> YOUR TASKS:
1/ List every amateur radio call sign that appears in the amateur radio power meter text.
2/ Resume the amateur radio power meter text after its last sentence.

> TEXT SEGMENT:
════════
Background
I want to make a meter for my amateur radio station that can log transmitted power, swr, and the transmitted frequency to a file. For the detector, I’ll use a directional coupler with AD8307 log-amplifiers. I have submitted the gerber files from DJ0ABR’s site to JLCPCB, this directional coupler makes the power measurement a matter of the reading the DC-voltage coming of the forward and reflected log amplifiers. For detecting the frequency of transmission, and Arduino can easily count the frequency to the accuracy that I need. But the microcontroller needs some pre-processing to read the frequency from the directional coupler.
The frequency counting issue was addressed by Larry Phipps, N8LP, in his 2006 QEX paper on the LP100. His solution is to amplify the forward measurement (by a lot), then limiting this, level shifting, and sending this straight into a microcontroller. If I am to to count using an Arduino, I also need to divide down the frequency before sending the TTL level signal to the Arduino, but this shouldn’t be a problem (with 74HC14 to square up the RF and an 74HC390 to divide the frequency down to something the Arduino can count). I figured I should run the frequency detect amplifier of N8LP for a test.
The amplifier in question is a simple 3-transistor class A amplifier like this (with some value substitutions to reflect what I have on hand):
Building the amplifier
I used this as an occasion to try out the construction technology I’ve seen Thomas Knutsen, LA3PNA, use in a youtube video. Using the cutter disc that I have for my Dremel, I ended up with this:
Dremel-cut copper clad board
Esthetically, this is only a partial success. And since my Dremel cut-off wheel was fairly large (a diameter of 38mm), it was difficult to avoid overshooting the cuts. And for Q2 and Q3, the T-joint for the transistors have these overshoot where the collector is intended to go. This made it add some wires to the installation of these transistors, and the end result is not beautiful. But after some fiddling around, it seems to work in this fairly ugly state (with 0805 for the capacitors and resistors):
Built up amplifier
Measurements
Hooking the amplifier up to 12V, it draws around 60mA. I used my HP8657A as a signal source and my Rigol 2072A oscilloscope to measure the output (with an 10:1 probe).
════════
(Dataset items)
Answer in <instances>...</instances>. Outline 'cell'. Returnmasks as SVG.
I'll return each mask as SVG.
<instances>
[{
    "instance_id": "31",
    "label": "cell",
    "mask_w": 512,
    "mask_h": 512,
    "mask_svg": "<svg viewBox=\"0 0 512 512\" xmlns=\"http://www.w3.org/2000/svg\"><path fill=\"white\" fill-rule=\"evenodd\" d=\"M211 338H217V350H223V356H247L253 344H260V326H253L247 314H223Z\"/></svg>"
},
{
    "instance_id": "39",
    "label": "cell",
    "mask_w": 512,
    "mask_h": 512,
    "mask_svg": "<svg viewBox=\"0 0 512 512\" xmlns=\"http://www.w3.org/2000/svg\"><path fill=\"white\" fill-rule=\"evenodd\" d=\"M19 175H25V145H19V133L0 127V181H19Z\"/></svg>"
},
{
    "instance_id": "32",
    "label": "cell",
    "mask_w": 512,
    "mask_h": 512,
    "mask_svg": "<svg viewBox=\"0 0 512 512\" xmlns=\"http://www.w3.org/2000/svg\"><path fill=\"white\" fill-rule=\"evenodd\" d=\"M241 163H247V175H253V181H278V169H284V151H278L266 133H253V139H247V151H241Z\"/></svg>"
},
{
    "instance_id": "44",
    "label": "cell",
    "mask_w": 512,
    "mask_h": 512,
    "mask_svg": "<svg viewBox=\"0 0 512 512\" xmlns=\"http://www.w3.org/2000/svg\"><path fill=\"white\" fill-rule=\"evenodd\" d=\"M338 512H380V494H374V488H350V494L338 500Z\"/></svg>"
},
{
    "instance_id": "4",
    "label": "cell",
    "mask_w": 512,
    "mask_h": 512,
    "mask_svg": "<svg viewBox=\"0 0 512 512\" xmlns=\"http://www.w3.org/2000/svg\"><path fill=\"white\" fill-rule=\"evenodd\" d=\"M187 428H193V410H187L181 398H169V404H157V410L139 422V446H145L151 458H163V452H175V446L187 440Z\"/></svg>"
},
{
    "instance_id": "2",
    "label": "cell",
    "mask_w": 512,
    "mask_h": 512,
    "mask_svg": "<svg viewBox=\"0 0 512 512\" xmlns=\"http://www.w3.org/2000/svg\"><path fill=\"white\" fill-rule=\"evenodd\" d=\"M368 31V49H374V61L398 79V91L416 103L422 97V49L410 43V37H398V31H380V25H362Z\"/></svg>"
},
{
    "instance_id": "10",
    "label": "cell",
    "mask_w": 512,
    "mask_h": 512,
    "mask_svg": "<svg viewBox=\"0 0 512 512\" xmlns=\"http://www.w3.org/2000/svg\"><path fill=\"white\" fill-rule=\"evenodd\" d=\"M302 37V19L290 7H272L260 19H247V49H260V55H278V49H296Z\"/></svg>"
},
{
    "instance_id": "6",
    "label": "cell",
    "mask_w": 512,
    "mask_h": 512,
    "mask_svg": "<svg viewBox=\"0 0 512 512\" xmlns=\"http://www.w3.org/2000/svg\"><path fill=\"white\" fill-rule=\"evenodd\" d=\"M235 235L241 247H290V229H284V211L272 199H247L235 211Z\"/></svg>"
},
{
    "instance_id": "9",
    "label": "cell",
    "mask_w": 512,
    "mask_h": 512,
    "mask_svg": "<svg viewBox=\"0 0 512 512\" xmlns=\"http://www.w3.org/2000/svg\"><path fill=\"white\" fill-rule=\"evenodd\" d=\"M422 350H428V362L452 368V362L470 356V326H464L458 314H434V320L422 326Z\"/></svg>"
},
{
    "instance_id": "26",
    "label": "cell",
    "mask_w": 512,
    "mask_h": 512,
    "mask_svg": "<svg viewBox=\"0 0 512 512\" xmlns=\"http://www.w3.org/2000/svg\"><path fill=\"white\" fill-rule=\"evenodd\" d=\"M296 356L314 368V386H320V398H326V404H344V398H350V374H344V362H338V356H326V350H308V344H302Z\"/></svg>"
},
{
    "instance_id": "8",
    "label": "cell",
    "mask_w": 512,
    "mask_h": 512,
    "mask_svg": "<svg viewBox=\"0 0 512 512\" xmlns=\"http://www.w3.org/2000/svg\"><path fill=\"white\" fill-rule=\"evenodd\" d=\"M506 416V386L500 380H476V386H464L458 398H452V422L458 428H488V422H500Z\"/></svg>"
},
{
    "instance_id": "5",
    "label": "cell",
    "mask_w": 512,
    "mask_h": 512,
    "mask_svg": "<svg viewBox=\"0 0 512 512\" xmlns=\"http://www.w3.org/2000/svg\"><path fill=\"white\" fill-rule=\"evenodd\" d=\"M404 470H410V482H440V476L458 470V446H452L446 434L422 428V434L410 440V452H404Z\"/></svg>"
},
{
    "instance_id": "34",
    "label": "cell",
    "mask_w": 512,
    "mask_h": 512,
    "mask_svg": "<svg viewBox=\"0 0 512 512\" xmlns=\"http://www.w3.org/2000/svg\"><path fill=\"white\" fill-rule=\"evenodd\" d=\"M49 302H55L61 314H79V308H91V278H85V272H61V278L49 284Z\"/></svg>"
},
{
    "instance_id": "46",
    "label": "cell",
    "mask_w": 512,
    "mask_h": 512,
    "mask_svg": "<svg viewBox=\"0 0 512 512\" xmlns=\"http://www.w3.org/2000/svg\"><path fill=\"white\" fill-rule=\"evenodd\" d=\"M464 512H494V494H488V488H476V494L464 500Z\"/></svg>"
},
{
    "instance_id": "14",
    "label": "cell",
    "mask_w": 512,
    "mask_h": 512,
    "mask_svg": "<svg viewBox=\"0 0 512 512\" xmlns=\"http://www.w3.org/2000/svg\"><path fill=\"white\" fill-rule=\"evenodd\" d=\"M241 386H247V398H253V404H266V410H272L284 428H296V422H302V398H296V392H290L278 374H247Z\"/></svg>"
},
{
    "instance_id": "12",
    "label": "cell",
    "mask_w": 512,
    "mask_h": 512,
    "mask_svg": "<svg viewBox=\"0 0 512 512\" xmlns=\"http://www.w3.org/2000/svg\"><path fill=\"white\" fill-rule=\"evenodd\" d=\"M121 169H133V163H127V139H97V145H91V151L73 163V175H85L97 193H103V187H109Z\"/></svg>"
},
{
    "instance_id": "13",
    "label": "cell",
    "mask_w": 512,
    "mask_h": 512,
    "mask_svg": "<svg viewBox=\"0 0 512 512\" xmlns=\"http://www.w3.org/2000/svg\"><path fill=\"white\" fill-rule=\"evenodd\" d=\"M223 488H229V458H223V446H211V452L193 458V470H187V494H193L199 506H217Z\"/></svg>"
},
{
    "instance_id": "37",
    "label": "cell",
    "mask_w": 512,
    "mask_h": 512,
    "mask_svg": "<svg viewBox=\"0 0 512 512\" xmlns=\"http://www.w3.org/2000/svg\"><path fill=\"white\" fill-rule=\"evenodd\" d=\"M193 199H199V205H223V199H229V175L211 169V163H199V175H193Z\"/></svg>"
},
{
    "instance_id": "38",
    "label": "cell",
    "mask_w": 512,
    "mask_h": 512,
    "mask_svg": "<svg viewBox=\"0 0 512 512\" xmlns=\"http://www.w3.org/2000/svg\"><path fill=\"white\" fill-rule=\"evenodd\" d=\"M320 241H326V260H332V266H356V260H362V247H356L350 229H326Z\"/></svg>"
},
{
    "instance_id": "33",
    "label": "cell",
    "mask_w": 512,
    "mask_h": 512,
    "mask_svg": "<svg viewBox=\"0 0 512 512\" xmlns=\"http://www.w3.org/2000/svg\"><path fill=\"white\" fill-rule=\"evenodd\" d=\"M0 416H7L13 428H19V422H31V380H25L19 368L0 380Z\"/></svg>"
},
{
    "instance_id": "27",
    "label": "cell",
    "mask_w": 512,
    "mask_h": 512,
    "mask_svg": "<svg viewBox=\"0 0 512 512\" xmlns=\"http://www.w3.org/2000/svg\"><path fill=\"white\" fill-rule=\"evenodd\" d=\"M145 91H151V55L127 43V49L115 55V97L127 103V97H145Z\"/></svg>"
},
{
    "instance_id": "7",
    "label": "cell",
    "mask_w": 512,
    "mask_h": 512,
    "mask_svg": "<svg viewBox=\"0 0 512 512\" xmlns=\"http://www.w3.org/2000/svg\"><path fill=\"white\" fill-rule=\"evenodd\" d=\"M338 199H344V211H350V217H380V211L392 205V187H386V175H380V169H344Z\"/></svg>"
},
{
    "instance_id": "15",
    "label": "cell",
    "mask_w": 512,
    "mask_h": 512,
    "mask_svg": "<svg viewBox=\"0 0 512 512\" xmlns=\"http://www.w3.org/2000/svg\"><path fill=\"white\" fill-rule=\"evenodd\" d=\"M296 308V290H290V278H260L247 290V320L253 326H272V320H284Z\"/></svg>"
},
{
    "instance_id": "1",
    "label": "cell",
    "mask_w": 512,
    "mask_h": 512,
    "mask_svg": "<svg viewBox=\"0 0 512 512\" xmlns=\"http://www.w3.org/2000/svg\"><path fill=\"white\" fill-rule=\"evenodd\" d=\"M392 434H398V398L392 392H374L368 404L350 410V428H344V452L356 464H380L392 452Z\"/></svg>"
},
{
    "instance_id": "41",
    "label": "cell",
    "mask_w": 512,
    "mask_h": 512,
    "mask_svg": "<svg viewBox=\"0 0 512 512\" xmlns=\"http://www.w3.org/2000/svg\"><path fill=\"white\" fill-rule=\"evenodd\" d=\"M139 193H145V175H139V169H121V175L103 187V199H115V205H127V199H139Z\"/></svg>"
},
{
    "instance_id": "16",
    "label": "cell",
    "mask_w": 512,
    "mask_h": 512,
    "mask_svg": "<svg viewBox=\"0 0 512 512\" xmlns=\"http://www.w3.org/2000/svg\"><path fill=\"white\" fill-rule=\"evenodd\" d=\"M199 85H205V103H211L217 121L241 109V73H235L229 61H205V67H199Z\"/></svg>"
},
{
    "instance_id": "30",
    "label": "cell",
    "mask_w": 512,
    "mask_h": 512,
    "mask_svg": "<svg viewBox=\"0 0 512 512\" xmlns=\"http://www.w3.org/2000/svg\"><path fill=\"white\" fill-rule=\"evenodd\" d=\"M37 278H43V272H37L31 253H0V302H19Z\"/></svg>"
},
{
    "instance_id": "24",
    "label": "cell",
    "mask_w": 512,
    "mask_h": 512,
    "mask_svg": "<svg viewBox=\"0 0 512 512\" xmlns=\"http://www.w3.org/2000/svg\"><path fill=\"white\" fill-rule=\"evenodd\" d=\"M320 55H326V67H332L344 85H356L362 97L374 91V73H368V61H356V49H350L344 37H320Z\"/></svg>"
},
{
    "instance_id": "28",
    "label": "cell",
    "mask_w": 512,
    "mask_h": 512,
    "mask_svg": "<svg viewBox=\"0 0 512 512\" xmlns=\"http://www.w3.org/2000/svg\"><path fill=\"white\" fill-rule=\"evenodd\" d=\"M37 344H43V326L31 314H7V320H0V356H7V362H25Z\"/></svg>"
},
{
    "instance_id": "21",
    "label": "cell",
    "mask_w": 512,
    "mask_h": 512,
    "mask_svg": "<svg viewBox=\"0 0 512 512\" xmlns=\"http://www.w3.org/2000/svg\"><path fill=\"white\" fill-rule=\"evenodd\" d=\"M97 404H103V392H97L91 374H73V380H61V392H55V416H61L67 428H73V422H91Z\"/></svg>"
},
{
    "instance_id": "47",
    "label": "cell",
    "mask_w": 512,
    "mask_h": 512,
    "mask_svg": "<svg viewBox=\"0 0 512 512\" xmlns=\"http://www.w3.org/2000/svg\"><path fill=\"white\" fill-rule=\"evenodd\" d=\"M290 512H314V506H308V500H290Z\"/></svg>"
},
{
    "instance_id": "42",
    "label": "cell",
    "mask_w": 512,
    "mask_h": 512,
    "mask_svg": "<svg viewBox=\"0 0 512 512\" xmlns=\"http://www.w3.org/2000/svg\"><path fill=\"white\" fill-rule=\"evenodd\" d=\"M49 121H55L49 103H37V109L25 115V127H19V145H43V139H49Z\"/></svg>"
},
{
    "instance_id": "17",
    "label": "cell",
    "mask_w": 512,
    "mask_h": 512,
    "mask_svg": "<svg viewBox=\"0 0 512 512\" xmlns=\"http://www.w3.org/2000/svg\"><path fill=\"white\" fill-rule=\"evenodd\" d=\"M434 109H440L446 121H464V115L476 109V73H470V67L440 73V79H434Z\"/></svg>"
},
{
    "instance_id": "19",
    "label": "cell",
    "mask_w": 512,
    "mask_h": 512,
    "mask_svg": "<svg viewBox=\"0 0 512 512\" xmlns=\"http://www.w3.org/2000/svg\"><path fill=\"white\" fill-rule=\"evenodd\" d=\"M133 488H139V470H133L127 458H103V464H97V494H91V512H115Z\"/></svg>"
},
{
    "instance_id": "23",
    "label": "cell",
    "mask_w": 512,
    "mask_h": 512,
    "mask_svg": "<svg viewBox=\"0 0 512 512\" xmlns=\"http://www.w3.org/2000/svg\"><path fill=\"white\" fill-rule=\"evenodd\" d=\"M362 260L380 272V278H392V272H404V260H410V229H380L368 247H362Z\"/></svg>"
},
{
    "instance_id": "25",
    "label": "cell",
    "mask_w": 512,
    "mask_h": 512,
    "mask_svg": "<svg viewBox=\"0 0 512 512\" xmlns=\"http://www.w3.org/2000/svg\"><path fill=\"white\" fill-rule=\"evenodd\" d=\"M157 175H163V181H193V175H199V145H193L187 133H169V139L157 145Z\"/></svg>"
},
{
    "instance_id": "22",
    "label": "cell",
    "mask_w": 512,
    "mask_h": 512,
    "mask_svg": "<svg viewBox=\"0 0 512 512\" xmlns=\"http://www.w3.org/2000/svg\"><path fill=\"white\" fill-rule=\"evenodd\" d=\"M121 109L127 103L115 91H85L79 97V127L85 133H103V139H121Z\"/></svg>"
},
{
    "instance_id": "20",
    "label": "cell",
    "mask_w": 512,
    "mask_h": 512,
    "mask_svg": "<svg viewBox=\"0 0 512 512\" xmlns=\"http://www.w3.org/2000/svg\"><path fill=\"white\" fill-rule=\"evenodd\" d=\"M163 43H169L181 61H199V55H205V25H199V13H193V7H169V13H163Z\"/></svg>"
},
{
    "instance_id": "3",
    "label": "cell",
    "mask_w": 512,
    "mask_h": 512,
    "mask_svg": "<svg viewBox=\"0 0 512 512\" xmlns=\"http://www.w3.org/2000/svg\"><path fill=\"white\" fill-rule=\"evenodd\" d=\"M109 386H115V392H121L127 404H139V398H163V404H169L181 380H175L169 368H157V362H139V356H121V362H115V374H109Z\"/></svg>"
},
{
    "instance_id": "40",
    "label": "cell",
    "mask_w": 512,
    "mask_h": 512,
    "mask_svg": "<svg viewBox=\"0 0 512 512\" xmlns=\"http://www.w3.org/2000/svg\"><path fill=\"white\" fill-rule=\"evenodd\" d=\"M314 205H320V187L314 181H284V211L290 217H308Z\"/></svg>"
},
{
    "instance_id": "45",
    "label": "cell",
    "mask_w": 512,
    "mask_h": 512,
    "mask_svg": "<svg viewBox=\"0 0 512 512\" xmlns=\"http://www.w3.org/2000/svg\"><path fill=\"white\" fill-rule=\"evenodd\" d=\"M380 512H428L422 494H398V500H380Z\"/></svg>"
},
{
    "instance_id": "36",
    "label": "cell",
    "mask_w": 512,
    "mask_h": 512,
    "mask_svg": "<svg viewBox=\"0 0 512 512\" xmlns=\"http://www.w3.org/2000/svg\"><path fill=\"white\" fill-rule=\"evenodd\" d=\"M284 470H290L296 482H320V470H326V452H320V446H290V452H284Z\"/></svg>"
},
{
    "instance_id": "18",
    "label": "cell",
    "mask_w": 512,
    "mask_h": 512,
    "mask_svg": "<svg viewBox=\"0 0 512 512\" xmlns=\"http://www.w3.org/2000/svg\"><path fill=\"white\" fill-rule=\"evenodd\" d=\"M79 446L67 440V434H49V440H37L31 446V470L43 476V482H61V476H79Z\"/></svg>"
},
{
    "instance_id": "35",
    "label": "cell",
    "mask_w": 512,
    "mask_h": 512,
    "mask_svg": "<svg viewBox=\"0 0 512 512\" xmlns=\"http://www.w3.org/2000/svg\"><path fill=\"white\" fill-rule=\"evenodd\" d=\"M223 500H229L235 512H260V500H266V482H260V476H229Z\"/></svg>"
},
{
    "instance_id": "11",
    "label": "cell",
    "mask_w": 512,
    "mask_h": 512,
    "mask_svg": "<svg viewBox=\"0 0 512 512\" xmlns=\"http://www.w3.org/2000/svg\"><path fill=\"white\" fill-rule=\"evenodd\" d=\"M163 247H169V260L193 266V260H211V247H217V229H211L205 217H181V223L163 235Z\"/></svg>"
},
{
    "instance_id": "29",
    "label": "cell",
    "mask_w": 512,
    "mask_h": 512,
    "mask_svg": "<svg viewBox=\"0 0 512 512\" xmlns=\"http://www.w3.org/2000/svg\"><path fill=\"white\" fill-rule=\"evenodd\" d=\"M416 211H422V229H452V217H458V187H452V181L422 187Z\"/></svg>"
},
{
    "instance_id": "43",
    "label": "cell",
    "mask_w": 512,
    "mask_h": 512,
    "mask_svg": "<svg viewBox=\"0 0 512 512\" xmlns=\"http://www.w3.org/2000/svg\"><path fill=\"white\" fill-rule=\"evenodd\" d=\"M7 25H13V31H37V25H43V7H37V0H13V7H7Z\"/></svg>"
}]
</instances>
════════
> RESPONSES IN ORDER:
1/ DJ0ABR, N8LP, LA3PNA

2/
The amplifier is fairly high impedance input and intended for a high impedance output. I used the oscilloscope as the load on the amplifier, and started with the signal generator set to a level of -60dBm at 1MHz. As expected, the gain of the amplifier dropped off with frequency; I re-adjusted the level out of the frequency generator as I adjusted the frequency from 1MHz to 30MHz. These are my measurements:
The input impedance is high, and the load is also high impedance. To calculate the gain in terms of voltage alone, I take into account that the input is twice that of the indicated input power (since it is not divided by two in a 50-ohm termination).
Adjusting for the increasing input power, I calculate the following gain based on the voltage input and outputs:
The discontinuities at 10 and 20 MHz might be due to compression/distortion at those those levels. To conclude, the gain of the amplifier is severely decreasing in frequency. (This is a feature of the design not of weaknesses in my build, it is confirmed by simulations in LTSpice.) But the amplifier does provide about 43 dB at 30 MHz, sufficient to activate the frequency counter (?).